Equal and Opposite

The weather is hot and sticky, but with enough of a cool breeze every few hours to keep it fresh. Delhi is unexpectedly lush and green with parks and tree lanes dotting the city. The food is — exceptional. Everything is spicy, but just within the border of palatable. We drink water out of big beautiful clay pots and on our first night when we moved from the hotel to the venue, we slept in tents and had bucket showers. The mosquitoes love us in the evening when the thick air cools down at the end of the day.

I love this country. Delhi is so different to Pune. It’s much bigger and cleaner, there is less obvious poverty in the roads we’ve been in. It is bursting with life and colour and smells that have been painted with layers and layers of scents. Like a painting with colours that have blended together and they form a brown with a hint of yellow or blue or green.

The more I am here, the stranger London becomes. I have not yet met someone living here who is asleep inside. Perhaps it’s just the places here we’ve been. Underneath the life filled world that is here are still massive corporations providing employment for hundreds of thousands. Cheap labour to one is employment to the other.

The first time I arrived in India last year, I landed at Mumbai’s airport. It with flooded with people, mostly men. There was pushing and grabbing and shouting and staring. Landing in Delhi was like landing in Joburg. Big, beautifully finished, working systems, polite, orderly, shiny and only intentional evidence to show that it is no longer where we left. Local faces on posters welcoming guests, poster boards boasting sites and statistics to, familiar Hollywood faces on huge screens selling perfume, it’s so familiar and foreign at the same time.

Walking out of the airport into the Indian air, was just the same. I would come here over and over again just for that moment and for the first breath of this country after having been away. It’s thick and full and floods the system.

I feel safer riding tuk tuks and taxis and driving here than I do anywhere else in the world. It is a chaordic world here and the life on the roads flows. Everyone is wide awake and fully responsive, there is no road rage or anger, there is just movement.

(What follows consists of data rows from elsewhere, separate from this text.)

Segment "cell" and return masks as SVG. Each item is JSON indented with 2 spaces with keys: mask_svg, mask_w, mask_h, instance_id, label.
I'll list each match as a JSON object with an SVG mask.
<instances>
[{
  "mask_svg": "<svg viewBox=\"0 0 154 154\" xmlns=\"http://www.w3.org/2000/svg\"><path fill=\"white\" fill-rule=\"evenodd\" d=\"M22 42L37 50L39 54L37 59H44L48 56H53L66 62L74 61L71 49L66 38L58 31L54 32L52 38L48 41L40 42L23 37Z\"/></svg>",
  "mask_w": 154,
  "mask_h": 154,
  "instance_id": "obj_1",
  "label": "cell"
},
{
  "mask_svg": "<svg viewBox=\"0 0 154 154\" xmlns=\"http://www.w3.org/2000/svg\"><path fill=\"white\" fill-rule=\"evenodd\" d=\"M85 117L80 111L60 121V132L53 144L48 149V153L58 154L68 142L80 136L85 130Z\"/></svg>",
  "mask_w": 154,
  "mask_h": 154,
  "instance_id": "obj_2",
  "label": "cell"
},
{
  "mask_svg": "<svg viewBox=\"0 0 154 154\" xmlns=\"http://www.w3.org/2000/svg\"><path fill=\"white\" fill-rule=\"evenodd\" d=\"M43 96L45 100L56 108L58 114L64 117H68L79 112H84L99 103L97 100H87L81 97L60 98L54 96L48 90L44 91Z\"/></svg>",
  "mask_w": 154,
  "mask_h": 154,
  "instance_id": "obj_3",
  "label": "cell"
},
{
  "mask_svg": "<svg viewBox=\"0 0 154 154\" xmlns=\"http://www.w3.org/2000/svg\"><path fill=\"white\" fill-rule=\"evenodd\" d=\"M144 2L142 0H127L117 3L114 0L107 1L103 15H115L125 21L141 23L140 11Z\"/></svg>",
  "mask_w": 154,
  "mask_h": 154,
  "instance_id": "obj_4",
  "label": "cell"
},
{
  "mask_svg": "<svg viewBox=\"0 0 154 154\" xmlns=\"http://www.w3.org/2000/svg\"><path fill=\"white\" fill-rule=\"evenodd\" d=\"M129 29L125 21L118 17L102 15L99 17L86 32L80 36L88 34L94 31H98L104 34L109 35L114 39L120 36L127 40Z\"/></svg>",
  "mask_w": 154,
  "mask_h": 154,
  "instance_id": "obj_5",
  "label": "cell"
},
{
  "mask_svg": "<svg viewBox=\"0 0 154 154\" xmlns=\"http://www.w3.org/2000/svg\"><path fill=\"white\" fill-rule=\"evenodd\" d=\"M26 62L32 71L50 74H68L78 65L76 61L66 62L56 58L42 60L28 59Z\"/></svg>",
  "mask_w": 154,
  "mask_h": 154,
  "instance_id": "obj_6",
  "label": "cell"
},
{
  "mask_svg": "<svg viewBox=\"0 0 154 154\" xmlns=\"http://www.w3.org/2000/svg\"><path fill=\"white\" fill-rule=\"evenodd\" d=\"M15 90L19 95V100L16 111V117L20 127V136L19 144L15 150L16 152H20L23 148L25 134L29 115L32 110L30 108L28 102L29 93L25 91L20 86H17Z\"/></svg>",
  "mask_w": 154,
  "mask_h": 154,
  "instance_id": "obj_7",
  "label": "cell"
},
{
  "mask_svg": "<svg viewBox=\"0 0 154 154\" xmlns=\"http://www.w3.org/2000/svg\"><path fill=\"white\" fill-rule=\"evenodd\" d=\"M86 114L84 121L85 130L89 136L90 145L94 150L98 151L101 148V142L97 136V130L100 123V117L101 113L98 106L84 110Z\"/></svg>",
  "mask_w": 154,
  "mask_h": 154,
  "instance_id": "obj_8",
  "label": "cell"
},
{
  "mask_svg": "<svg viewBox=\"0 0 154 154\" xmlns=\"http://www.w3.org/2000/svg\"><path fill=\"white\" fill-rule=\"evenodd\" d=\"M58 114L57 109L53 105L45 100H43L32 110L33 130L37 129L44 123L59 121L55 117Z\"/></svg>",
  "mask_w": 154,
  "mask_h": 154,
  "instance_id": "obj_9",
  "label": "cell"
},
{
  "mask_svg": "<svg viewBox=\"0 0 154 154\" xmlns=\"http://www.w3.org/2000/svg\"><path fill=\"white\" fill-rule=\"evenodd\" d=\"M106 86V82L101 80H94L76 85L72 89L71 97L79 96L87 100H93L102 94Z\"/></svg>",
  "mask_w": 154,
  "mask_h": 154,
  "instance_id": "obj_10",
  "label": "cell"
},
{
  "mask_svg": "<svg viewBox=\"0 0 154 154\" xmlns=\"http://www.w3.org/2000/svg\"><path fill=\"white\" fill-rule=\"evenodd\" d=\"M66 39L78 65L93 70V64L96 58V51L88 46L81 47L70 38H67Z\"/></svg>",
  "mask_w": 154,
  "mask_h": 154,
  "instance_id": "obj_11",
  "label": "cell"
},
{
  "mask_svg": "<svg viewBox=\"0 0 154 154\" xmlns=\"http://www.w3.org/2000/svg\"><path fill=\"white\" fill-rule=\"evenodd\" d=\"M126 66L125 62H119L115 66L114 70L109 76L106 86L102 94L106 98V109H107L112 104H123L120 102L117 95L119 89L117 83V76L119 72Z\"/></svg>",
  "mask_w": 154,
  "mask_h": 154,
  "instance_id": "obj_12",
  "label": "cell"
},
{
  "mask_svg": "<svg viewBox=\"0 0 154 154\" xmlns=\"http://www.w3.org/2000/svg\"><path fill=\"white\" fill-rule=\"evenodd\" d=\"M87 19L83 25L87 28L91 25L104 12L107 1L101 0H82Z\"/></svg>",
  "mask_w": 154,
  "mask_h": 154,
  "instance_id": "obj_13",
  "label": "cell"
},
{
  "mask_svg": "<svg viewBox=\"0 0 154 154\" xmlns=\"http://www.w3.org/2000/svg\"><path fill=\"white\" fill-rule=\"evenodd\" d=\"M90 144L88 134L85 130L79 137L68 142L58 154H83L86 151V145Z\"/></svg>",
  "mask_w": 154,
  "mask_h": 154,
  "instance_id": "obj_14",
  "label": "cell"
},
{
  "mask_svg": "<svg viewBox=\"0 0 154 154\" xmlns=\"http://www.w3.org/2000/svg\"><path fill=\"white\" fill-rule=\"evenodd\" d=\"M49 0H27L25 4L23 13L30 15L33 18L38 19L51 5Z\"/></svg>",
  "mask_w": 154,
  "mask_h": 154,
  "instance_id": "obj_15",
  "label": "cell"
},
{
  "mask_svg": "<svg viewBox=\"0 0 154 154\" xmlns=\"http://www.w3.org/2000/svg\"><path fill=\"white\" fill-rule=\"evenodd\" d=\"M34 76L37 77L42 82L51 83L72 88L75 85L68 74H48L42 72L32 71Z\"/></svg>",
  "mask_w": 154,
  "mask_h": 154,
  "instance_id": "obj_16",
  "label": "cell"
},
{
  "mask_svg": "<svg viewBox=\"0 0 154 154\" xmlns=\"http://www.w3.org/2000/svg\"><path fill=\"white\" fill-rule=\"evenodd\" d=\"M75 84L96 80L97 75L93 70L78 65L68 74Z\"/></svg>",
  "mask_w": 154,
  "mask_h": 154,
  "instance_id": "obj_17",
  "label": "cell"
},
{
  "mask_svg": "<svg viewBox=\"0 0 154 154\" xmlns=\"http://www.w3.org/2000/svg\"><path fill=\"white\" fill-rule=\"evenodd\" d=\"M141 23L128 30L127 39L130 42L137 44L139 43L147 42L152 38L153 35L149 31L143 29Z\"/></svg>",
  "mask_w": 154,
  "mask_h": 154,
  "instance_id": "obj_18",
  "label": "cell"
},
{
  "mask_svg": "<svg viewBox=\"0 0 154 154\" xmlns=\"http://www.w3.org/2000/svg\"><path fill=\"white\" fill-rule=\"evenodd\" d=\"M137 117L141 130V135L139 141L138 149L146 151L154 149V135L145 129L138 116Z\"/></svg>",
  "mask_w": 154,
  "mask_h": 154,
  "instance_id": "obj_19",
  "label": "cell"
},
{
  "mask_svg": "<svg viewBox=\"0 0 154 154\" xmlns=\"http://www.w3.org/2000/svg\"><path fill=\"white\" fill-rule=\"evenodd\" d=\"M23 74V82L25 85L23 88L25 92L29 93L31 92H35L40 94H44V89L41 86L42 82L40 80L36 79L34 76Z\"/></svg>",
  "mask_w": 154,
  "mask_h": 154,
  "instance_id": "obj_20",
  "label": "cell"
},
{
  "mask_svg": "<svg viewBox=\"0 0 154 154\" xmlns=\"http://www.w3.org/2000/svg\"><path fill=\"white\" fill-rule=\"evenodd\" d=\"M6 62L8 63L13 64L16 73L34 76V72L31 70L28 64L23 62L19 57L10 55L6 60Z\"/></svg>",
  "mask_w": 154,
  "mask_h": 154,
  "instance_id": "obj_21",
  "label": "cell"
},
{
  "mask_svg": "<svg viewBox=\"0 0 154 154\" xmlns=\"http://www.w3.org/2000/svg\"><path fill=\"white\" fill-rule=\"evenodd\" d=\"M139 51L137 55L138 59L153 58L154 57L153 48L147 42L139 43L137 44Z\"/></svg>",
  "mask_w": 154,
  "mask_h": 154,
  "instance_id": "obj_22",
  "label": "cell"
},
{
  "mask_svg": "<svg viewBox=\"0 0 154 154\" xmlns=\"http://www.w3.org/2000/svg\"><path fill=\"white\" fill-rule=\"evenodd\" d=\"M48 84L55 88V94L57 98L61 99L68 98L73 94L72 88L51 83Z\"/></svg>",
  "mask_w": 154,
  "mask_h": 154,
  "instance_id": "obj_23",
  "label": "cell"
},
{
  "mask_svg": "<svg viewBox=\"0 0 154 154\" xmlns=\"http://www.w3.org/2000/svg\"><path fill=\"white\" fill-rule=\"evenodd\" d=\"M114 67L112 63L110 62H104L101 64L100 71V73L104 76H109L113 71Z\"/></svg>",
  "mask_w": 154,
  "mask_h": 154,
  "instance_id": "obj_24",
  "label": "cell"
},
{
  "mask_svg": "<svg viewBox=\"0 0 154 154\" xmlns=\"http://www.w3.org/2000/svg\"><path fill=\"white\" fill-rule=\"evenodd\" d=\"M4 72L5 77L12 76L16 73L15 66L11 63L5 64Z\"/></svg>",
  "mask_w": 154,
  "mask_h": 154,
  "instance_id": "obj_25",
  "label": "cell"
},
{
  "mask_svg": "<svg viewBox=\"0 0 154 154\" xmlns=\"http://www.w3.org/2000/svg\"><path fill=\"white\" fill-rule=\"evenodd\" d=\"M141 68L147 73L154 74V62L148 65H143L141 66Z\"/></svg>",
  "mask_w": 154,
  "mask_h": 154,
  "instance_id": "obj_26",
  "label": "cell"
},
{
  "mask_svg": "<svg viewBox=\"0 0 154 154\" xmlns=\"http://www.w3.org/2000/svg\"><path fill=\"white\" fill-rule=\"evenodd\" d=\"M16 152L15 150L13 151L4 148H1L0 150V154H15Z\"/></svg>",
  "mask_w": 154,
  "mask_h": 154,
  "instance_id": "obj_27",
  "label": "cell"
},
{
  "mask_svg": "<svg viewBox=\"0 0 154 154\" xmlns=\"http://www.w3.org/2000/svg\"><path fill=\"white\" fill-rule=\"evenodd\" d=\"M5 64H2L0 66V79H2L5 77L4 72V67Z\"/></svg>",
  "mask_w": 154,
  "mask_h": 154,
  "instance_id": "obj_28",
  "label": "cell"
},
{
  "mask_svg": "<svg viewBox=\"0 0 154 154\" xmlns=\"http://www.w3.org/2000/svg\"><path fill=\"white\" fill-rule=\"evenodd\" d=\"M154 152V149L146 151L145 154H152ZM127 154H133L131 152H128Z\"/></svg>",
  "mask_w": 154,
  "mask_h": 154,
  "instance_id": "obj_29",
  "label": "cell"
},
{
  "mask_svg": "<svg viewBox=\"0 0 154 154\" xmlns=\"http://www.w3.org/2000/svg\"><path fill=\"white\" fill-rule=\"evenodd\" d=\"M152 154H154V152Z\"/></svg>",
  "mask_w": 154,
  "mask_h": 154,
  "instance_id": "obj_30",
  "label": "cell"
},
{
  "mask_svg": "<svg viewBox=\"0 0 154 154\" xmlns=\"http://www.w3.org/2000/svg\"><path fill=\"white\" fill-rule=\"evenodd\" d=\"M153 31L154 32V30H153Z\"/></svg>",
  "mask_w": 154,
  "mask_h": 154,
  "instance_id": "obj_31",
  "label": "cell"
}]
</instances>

The markets are so full of colour, the fabrics, the stitching, the variety — it’s difficult to imagine someone walking through and not being drawn into a stall to touch the silks, smell the wool, stroke the cashmere against a cheek. Like in South Africa, the craftsmanship and the artistry is exceptional. Fine sculptures, paintings, stitching, that don’t live anywhere else in the world other than with people who have fallen in love with this place and have been lucky enough to bring goods home with them.

So many things are offered, discounts negotiated, taxi rides suggested. It’s such an experience of boundaries and assertiveness. I wish I could be like I am here, when I’m somewhere else. I feel so at ease here. I don’t miss the false politeness that I often notice in more Western Cultures.

There doesn’t seem to be a word for no here. To every question and request the answer is yes or a polite head shake, even when the real answer is no. Time is bent here and things change before, during and after when they were supposed to be. I love it. It’s such a practice of letting go, because it gets to a point when there is nothing that can be done and that meet with it and go with it.

We’ve rushed to be so many places on time to get somewhere else and then waited for over an hour. Or rushed to a meeting, only to learn it’s been cancelled. Or been invited out for a meal, only to stop at 4 places on the way.

I understand why people come here to find themselves, but more I understand why people come here to forget a part of themselves that isn’t needed and that they no longer want.

October is a perfect time to come. It’s warm, but there is enough of a cool breeze to want to be outdoors, rather than the desperation for airconditioning I remember from my last time here.

I love this country, I love that it is everything, that it cannot be described or pinned down, that it is a living breathing paradox of all things. For everything there is, there isn’t, for all that exists, it doesn’t, for everything experienced, there is the equal and opposite experience right with within itself. Perhaps like us too.